Thoughtbubbles: an Unsupervised Method for Parallel Thinking in Latent Space
Authors: Houjun Liu, Shikhar Murty, Christopher D. Manning, Róbert Csordás
Paper: https://arxiv.org/abs/2510.00219
Code: https://github.com/stanfordnlp/thoughtbubbles
TL;DR
WHAT was done? The paper introduces Thoughtbubbles, a novel Transformer architecture that learns to dynamically allocate parallel computation in its latent space. Instead of generating explicit text like in Chain-of-Thought, this model can “fork” (clone) or “delete” the latent residual streams of specific tokens. Tokens that require more processing form temporary “bubbles” of parallel computation within the network, which are later merged to produce a final output (Figure 1).

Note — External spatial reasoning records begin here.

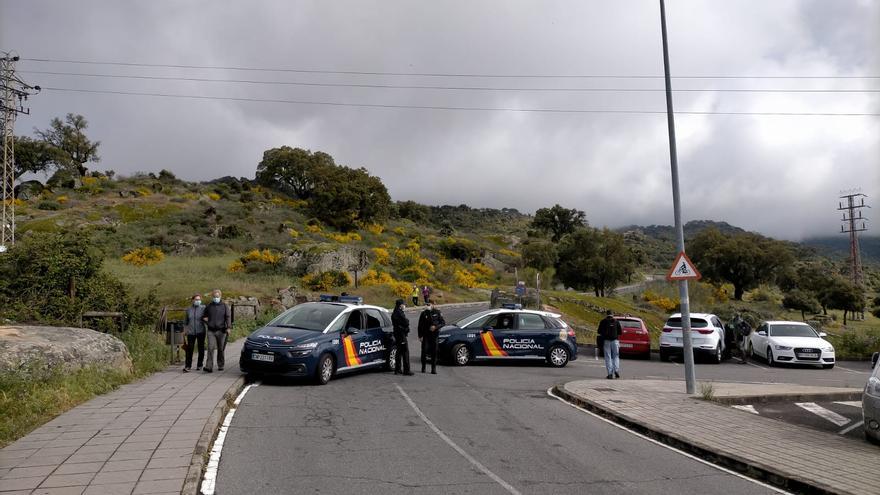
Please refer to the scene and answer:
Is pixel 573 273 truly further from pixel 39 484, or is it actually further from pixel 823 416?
pixel 39 484

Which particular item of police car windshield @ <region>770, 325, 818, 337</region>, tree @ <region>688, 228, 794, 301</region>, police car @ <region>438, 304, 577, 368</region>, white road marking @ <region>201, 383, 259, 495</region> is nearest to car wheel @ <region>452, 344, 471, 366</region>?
police car @ <region>438, 304, 577, 368</region>

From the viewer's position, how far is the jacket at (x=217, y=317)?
516 inches

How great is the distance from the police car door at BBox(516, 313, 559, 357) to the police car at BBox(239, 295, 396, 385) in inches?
157

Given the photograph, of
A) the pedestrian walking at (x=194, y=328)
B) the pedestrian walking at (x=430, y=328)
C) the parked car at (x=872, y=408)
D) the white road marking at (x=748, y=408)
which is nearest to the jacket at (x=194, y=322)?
the pedestrian walking at (x=194, y=328)

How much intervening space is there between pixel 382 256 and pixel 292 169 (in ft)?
131

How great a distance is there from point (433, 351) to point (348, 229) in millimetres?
59273

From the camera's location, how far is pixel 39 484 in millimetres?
5586

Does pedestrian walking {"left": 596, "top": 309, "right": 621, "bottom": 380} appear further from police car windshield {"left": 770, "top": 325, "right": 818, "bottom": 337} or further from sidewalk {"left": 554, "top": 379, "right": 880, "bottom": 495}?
police car windshield {"left": 770, "top": 325, "right": 818, "bottom": 337}

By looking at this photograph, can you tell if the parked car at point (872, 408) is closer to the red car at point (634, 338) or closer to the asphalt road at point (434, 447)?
the asphalt road at point (434, 447)

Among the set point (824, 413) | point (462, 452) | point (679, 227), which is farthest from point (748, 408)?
point (462, 452)

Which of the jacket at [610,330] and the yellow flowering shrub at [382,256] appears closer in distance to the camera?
Answer: the jacket at [610,330]

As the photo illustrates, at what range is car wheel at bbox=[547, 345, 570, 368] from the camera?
1739 cm

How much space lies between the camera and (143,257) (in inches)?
1751

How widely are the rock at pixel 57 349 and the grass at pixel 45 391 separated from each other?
154mm
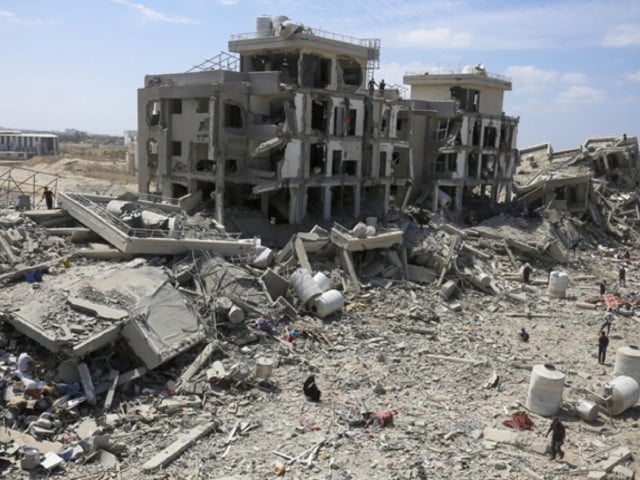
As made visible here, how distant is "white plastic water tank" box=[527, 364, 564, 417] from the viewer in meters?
14.8

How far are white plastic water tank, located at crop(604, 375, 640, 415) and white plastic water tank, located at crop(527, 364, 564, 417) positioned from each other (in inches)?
51.8

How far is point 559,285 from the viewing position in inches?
1048

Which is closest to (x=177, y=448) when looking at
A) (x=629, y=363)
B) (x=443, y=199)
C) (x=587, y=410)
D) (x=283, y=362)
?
(x=283, y=362)

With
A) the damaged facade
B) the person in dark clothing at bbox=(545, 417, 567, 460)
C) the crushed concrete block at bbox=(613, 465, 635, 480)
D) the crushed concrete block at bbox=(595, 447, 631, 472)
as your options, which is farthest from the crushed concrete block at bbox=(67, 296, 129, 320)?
the damaged facade

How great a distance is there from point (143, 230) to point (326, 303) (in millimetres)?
6573

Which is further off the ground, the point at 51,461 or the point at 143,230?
the point at 143,230

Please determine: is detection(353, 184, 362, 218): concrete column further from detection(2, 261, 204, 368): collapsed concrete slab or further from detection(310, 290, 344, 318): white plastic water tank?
detection(2, 261, 204, 368): collapsed concrete slab

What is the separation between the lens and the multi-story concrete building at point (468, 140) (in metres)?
41.8

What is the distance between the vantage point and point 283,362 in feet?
56.0

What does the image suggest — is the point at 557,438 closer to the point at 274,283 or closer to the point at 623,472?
the point at 623,472

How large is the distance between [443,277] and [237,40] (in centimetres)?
1884

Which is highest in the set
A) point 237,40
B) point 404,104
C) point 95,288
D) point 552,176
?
point 237,40

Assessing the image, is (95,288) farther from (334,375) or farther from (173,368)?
(334,375)

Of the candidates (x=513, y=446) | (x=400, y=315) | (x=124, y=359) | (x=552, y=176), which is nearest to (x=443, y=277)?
(x=400, y=315)
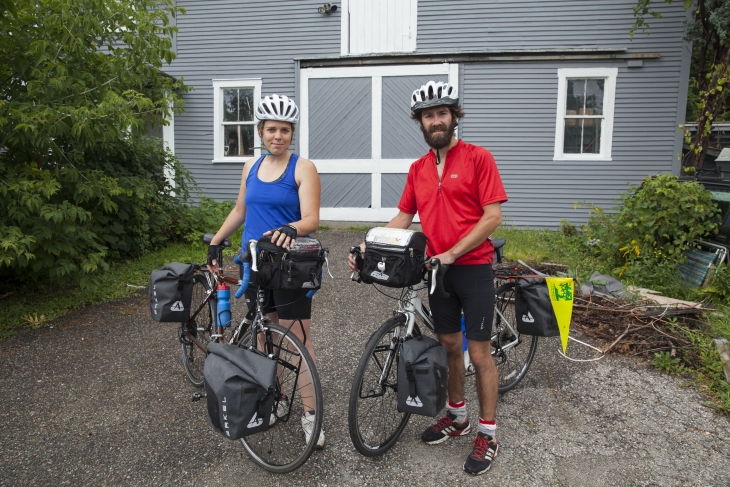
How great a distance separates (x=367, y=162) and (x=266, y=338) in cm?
800

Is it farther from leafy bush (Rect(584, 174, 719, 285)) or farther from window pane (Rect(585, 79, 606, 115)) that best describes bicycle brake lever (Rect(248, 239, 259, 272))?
window pane (Rect(585, 79, 606, 115))

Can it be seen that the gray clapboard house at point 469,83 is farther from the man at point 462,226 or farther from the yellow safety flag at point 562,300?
the man at point 462,226

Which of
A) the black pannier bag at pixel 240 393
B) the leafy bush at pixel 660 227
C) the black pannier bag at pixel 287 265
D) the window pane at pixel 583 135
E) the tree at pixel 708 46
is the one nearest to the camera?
the black pannier bag at pixel 240 393

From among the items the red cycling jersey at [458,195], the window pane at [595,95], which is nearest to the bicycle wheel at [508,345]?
the red cycling jersey at [458,195]

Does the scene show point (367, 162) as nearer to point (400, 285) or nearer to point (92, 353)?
point (92, 353)

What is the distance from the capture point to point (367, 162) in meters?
10.6

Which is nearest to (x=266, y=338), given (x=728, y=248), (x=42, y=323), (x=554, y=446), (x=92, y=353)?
(x=554, y=446)

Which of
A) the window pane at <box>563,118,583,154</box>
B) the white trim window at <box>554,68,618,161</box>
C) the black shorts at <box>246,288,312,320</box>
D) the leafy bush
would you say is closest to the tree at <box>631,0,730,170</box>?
the white trim window at <box>554,68,618,161</box>

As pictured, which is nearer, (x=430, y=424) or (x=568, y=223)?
(x=430, y=424)

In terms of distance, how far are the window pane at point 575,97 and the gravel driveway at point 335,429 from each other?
674 centimetres

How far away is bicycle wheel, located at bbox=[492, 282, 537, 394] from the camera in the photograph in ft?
12.5

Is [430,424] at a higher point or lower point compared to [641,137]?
lower

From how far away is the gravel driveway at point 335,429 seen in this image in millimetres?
2863

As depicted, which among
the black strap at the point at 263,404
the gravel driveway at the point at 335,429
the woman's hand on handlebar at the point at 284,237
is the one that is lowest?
the gravel driveway at the point at 335,429
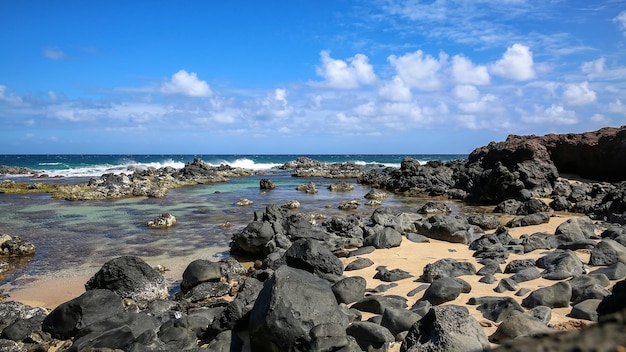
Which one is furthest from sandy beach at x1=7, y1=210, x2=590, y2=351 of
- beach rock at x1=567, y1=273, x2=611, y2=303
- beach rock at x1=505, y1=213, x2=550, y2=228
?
beach rock at x1=505, y1=213, x2=550, y2=228

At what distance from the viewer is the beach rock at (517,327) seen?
208 inches

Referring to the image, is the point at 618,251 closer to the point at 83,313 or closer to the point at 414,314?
the point at 414,314

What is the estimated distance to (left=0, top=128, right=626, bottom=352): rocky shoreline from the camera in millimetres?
5129

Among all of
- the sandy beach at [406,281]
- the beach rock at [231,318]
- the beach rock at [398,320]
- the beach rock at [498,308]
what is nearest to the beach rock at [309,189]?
the sandy beach at [406,281]

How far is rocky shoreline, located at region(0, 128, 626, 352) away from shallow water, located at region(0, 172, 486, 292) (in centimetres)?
256

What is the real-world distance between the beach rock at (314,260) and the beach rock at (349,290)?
3.55ft

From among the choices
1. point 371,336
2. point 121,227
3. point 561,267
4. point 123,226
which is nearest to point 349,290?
point 371,336

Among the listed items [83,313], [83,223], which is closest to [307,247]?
[83,313]

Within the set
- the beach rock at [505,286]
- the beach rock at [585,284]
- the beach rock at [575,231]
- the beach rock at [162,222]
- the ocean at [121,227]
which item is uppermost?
the beach rock at [585,284]

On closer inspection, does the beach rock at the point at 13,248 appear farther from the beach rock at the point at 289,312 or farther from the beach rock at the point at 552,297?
the beach rock at the point at 552,297

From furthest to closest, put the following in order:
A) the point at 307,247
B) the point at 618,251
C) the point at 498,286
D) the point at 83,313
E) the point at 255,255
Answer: the point at 255,255 → the point at 307,247 → the point at 618,251 → the point at 498,286 → the point at 83,313

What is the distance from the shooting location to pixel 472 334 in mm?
4836

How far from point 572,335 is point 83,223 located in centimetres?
2118

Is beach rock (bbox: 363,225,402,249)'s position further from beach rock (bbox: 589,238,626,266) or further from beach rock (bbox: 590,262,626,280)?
beach rock (bbox: 590,262,626,280)
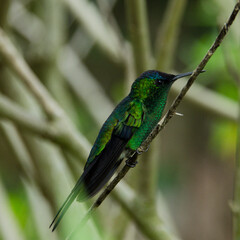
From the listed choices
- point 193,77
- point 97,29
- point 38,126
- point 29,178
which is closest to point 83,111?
point 97,29

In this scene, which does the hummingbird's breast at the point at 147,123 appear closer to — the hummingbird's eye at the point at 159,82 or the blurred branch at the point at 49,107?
the hummingbird's eye at the point at 159,82

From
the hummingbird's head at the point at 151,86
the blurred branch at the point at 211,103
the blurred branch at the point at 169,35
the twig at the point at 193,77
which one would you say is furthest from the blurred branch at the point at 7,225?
the twig at the point at 193,77

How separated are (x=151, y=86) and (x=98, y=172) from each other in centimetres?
58

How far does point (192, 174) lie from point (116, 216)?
4751 mm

WHY it matters? This is the first known method to achieve adaptive, parallel thinking behavior in a completely unsupervised manner, using only the standard language modeling loss during pretraining. It shifts the paradigm of adaptive computation from explicit, serial text generation to implicit, parallel latent operations. This approach not only provides a more native and flexible way for models to “think” but also demonstrates remarkable efficiency. Empirically, Thoughtbubbles outperforms both parameter-matched and computation-matched baselines, with a 319M parameter model achieving better perplexity than a 772M standard Transformer, showcasing a new and highly effective path for scaling model reasoning capabilities.
Details
The Challenge: Fixed Computation Budgets
Despite their success, standard Transformer architectures are constrained by a fixed computational budget. Every token receives the same amount of processing, regardless of its complexity, which limits their ability to solve intricate, multi-step problems. While methods like Chain-of-Thought (CoT) have emerged as powerful workarounds—prompting models to generate explicit reasoning steps—they are inherently serial, can’t be applied during general pretraining, and rely on natural language verbalization. The question has remained: can a model learn to think more deeply on its own, within its latent space, without explicit instructions?